**What is expected:** Convert the lines from the one containing "How much distance" up to and including the one containing "22.3 meters" into a Markdown table with the columns No. and Line, numbering each line in order and leaving out blank lines.
-------- Entries
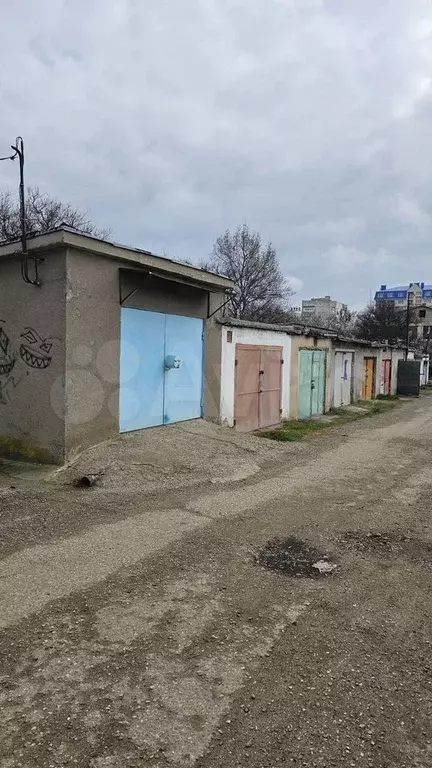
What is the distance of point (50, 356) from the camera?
7426 millimetres

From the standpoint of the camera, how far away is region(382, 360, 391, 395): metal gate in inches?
1038

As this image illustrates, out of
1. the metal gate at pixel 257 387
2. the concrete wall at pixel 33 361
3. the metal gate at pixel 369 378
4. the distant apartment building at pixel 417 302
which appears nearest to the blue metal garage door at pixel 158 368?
the concrete wall at pixel 33 361

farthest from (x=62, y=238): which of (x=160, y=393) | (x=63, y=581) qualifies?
(x=63, y=581)

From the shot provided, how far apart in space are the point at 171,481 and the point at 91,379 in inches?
78.4

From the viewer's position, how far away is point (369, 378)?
77.7 feet

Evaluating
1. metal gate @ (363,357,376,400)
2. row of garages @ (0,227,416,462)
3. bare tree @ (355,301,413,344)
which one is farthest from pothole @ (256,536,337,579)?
bare tree @ (355,301,413,344)

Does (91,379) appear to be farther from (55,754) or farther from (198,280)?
(55,754)

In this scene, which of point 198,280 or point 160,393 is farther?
point 198,280

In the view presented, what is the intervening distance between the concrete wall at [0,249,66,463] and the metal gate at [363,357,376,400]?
17723 millimetres

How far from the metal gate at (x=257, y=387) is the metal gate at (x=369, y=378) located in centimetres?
1075

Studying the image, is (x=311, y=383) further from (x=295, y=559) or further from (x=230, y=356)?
(x=295, y=559)

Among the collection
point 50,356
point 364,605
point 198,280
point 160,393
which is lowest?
point 364,605

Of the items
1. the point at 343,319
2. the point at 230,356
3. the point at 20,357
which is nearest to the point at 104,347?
the point at 20,357

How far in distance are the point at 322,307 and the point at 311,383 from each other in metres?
58.8
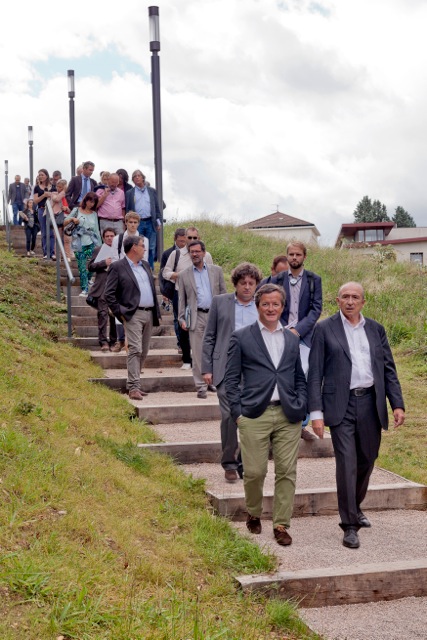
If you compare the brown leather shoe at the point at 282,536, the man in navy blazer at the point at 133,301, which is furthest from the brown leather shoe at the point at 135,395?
the brown leather shoe at the point at 282,536

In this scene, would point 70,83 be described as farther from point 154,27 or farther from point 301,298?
point 301,298

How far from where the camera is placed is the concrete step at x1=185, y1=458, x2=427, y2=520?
662 cm

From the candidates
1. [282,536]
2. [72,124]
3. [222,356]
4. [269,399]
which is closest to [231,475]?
[222,356]

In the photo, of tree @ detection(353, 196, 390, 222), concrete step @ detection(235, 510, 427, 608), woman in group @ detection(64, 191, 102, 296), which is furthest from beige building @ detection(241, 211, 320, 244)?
concrete step @ detection(235, 510, 427, 608)

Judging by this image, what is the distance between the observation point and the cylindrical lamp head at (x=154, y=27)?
15.1m

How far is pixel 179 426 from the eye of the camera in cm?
927

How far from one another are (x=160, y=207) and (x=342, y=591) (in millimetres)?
10694

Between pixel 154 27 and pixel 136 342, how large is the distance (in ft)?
24.7

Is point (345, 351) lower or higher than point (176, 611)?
higher

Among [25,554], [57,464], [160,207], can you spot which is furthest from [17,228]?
[25,554]

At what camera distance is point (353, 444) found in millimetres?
6051

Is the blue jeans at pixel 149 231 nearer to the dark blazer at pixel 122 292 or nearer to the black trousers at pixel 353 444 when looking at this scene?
the dark blazer at pixel 122 292

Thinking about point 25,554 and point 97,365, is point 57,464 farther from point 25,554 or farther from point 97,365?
point 97,365

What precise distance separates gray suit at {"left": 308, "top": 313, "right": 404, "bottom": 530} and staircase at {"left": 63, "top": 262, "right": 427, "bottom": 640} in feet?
1.33
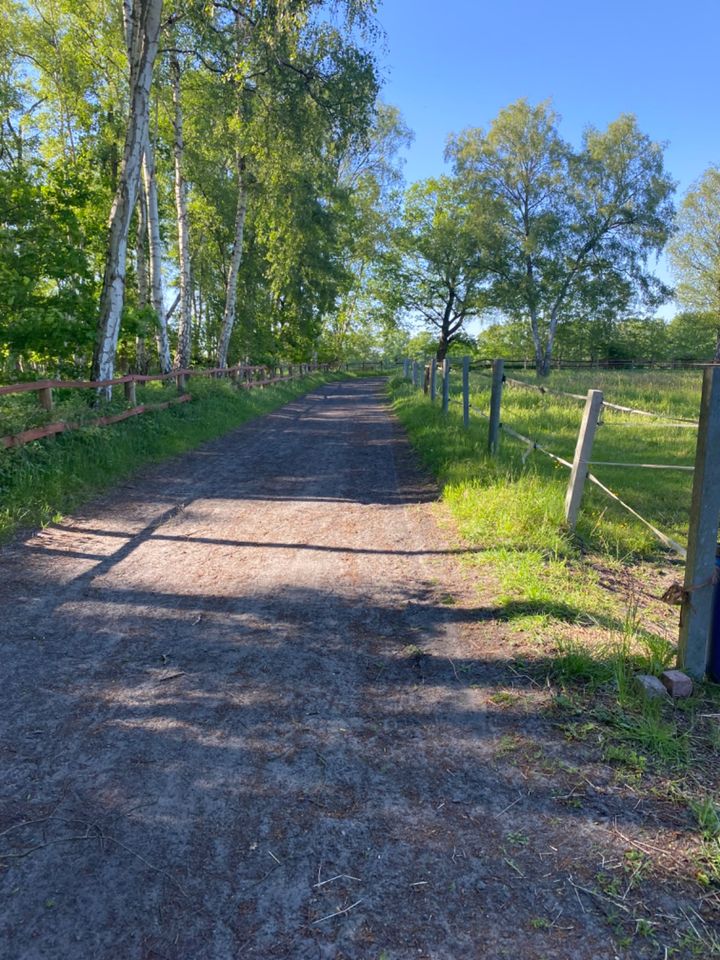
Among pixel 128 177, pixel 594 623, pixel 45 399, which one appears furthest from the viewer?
pixel 128 177

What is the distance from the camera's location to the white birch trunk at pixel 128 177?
9617 mm

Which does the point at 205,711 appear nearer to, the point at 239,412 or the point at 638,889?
the point at 638,889

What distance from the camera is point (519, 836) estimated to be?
2232 millimetres

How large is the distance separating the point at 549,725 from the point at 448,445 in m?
6.79

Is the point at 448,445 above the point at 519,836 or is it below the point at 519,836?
above

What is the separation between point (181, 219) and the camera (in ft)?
51.8

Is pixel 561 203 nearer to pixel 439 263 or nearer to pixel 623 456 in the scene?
pixel 439 263

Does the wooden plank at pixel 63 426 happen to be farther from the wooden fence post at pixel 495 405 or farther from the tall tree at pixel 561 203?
the tall tree at pixel 561 203

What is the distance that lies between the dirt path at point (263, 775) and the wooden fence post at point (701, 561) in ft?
3.51

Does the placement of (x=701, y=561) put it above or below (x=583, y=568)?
above

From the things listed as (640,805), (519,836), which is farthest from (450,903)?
(640,805)

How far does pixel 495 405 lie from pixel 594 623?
4.67m

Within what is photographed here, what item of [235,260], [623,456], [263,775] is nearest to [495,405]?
[623,456]

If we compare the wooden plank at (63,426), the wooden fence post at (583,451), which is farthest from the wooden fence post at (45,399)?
the wooden fence post at (583,451)
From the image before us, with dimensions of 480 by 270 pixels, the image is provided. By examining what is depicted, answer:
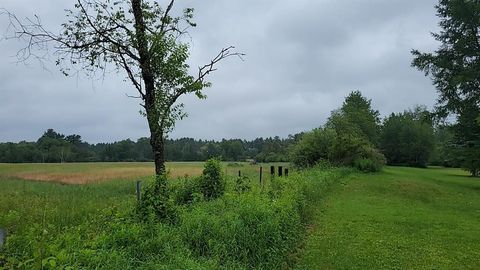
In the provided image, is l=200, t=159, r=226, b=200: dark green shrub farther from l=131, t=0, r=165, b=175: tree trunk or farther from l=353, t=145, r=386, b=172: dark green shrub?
l=353, t=145, r=386, b=172: dark green shrub

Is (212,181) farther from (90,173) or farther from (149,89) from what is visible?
(90,173)

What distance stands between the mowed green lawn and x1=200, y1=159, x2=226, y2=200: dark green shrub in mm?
2728

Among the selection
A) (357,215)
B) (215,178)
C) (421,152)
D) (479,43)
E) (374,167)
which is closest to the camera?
(215,178)

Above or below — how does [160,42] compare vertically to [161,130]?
above

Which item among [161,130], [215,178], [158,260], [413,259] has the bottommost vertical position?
[413,259]

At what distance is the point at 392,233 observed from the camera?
11.5 meters

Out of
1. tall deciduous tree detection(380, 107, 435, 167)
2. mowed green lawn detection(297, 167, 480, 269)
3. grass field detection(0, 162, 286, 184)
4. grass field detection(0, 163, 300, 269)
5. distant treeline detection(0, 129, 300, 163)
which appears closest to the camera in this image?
grass field detection(0, 163, 300, 269)

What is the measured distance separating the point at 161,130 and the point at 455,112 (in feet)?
86.2

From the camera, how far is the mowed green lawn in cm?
853

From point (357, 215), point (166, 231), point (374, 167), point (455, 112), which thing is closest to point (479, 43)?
point (455, 112)

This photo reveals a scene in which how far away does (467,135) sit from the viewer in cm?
2956

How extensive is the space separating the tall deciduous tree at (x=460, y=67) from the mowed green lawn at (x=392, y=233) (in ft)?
33.2

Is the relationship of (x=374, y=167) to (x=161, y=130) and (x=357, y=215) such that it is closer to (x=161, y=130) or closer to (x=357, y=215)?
(x=357, y=215)

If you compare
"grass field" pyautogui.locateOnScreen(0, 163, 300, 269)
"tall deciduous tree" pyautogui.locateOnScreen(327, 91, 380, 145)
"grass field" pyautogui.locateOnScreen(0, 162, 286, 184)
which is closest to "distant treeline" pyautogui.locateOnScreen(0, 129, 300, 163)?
"tall deciduous tree" pyautogui.locateOnScreen(327, 91, 380, 145)
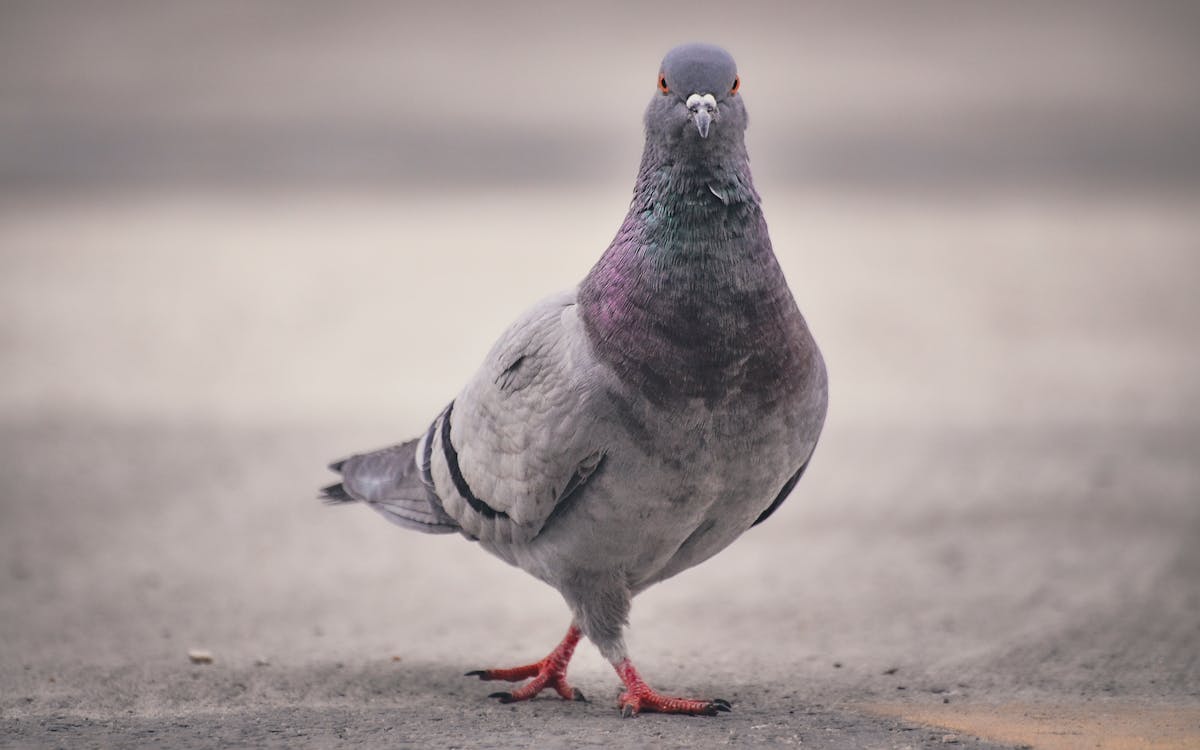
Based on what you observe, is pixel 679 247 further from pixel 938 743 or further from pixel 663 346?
pixel 938 743

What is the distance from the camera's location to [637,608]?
6.98 meters

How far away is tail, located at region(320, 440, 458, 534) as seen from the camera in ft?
16.0

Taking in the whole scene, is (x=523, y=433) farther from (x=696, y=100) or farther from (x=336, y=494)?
(x=336, y=494)

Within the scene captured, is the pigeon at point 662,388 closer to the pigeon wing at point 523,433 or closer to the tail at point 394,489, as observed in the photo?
the pigeon wing at point 523,433

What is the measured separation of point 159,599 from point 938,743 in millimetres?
4140

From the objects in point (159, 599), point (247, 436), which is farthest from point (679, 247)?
point (247, 436)

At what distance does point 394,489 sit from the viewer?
5.00 metres

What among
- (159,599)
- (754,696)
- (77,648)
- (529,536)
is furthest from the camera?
(159,599)

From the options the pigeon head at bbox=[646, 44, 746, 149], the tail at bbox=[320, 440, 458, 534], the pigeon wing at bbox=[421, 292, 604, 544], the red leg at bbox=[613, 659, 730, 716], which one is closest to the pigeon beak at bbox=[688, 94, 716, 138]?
the pigeon head at bbox=[646, 44, 746, 149]

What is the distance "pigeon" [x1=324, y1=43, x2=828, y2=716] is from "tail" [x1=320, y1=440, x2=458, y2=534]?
46cm

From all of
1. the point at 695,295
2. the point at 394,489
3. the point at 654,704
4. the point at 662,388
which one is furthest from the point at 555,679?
the point at 695,295

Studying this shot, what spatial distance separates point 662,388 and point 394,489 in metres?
1.42

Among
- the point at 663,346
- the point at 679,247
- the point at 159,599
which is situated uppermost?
the point at 679,247

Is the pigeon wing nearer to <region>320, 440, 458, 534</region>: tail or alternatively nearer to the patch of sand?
<region>320, 440, 458, 534</region>: tail
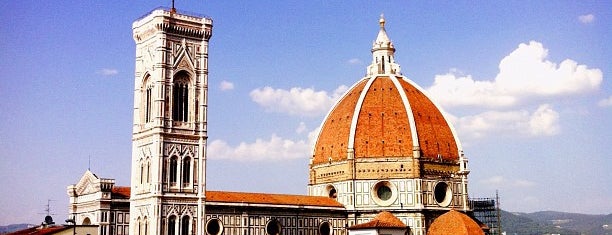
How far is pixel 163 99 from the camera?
57719mm

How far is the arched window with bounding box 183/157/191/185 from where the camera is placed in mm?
58219

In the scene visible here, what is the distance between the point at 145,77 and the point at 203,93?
Answer: 490 centimetres

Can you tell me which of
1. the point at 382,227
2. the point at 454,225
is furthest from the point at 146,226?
the point at 454,225

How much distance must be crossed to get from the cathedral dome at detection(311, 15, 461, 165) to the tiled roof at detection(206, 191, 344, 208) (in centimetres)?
530

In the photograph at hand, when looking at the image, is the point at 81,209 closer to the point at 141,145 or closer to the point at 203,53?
the point at 141,145

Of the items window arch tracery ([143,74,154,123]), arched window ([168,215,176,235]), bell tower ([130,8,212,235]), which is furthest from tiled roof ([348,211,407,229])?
window arch tracery ([143,74,154,123])

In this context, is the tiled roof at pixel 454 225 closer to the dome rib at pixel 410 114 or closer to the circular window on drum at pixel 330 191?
the dome rib at pixel 410 114

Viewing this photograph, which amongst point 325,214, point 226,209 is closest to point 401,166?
point 325,214

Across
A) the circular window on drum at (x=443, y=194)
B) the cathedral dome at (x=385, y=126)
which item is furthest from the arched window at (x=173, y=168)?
the circular window on drum at (x=443, y=194)

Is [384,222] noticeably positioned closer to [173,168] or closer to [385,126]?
[385,126]

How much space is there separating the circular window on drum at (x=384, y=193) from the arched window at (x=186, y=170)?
22.3 meters

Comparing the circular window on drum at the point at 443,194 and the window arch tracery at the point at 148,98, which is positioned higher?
the window arch tracery at the point at 148,98

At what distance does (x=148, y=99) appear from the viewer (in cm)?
6012

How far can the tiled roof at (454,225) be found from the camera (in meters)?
67.1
----------------
**Answer to this exercise:**
| No. | Line |
|---|---|
| 1 | How much distance must be crossed to get from the cathedral dome at detection(311, 15, 461, 165) to the tiled roof at detection(206, 191, 344, 208) (in centimetres)? |
| 2 | 530 |
| 3 | In the photograph at hand, when looking at the image, is the point at 81,209 closer to the point at 141,145 or closer to the point at 203,53? |
| 4 | the point at 141,145 |
| 5 | Of the items window arch tracery ([143,74,154,123]), arched window ([168,215,176,235]), bell tower ([130,8,212,235]), which is furthest from tiled roof ([348,211,407,229])? |
| 6 | window arch tracery ([143,74,154,123]) |
| 7 | In this context, is the tiled roof at pixel 454 225 closer to the dome rib at pixel 410 114 or closer to the circular window on drum at pixel 330 191? |
| 8 | the dome rib at pixel 410 114 |
| 9 | Viewing this photograph, which amongst point 325,214, point 226,209 is closest to point 401,166? |
| 10 | point 325,214 |
| 11 | Across |
| 12 | A) the circular window on drum at (x=443, y=194) |
| 13 | B) the cathedral dome at (x=385, y=126) |
| 14 | which item is furthest from the arched window at (x=173, y=168)? |
| 15 | the circular window on drum at (x=443, y=194) |
| 16 | Is [384,222] noticeably positioned closer to [173,168] or closer to [385,126]? |
| 17 | [385,126] |
| 18 | How much space is there separating the circular window on drum at (x=384, y=193) from the arched window at (x=186, y=170)? |
| 19 | 22.3 meters |